Swinimer has no medical training, and still relies on the doctors at Dartmouth Animal Hospital. She only recently helped in her first surgical procedure—the amputation of an owl’s wing.

“Oh my God, I almost passed out about three times!” she laughs. “It is gross! I don’t know how they do it.”

Arguing for humane treatment

Swinimer is unfazed by the continual chaos. “It’s not very often I get discouraged. Occasionally I do, but that’s usually from sheer exhaustion and the pressure of so many people wanting things,” she says. “It’s never the work itself with the animals.”

The only time her sunny demeanour clouds over is when critics suggest humans shouldn’t interfere with nature.

“We are not interfering,” she says. “We’re fixing and teaching people to fix what they’ve caused.”
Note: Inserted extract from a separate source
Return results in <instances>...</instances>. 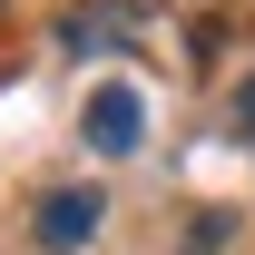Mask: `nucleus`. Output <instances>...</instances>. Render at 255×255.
Listing matches in <instances>:
<instances>
[{"instance_id": "1", "label": "nucleus", "mask_w": 255, "mask_h": 255, "mask_svg": "<svg viewBox=\"0 0 255 255\" xmlns=\"http://www.w3.org/2000/svg\"><path fill=\"white\" fill-rule=\"evenodd\" d=\"M79 137H89L98 157H128V147L147 137V98L128 89V79H108V89H89V108H79Z\"/></svg>"}, {"instance_id": "2", "label": "nucleus", "mask_w": 255, "mask_h": 255, "mask_svg": "<svg viewBox=\"0 0 255 255\" xmlns=\"http://www.w3.org/2000/svg\"><path fill=\"white\" fill-rule=\"evenodd\" d=\"M98 216H108V196H98V187H49V196L30 206V236H39L49 255H79V246L98 236Z\"/></svg>"}, {"instance_id": "3", "label": "nucleus", "mask_w": 255, "mask_h": 255, "mask_svg": "<svg viewBox=\"0 0 255 255\" xmlns=\"http://www.w3.org/2000/svg\"><path fill=\"white\" fill-rule=\"evenodd\" d=\"M128 30H137V10H128V0H118V10H79V20H69V39H79V49H98V39H128Z\"/></svg>"}, {"instance_id": "4", "label": "nucleus", "mask_w": 255, "mask_h": 255, "mask_svg": "<svg viewBox=\"0 0 255 255\" xmlns=\"http://www.w3.org/2000/svg\"><path fill=\"white\" fill-rule=\"evenodd\" d=\"M236 137H246V147H255V79H246V89H236Z\"/></svg>"}]
</instances>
While her wildlife occasionally gives her a bleeding finger, she’s no bleeding heart. She’s tough-minded and focused on getting the wounded animals rehabilitated and back into the wild. The unsentimental approach deters many a doe-eyed volunteer, as does the grim routine of death. Close to 40 per cent of the animals arriving at HFW die of their injuries or have to be euthanized. As Swinimer talks, she passes a rabbit in the second red barn that has just died.

She heads upstairs to check on a songbird for whom today will be its last day.

Swinimer herself has had a recent health scare: she was diagnosed with cancer. She took a rare day off to go for surgery, only for her doctors to find the cancer had disappeared.

She muses on death as she stops in the eagle enclosure, watching one of the mighty birds take an exploratory flight.

“I wonder if doing this type of rehab helps me deal with death in a different way than the general majority,” she says. “I guess you find a place for death.”

Her own death doesn’t worry her, she says, but the death of Hope for Wildlife does. It runs with its dedicated body of volunteers and animal doctors, but she is its life force.

“I’ve got to think, ‘How can this place exist when I’m gone? And that’s not easy, because not many people would take this on.” And yet, Swinimer is preparing HFW to exist more independently of her. She has been to rehab centres in British Columbia and California that started just like hers, but are now 40 years old and functioning independent of their founders. A new switchboard will handle the phone calls, and the website is being developed so more work can be done by others. HFW now has an onsite clinic that can handle 70 per cent of the medical interventions, and she hopes to attract a veterinary technician to cover the busy season.

Ultimately, she says, “I just think what we do is so important. We need to be doing it; I want to be doing it.”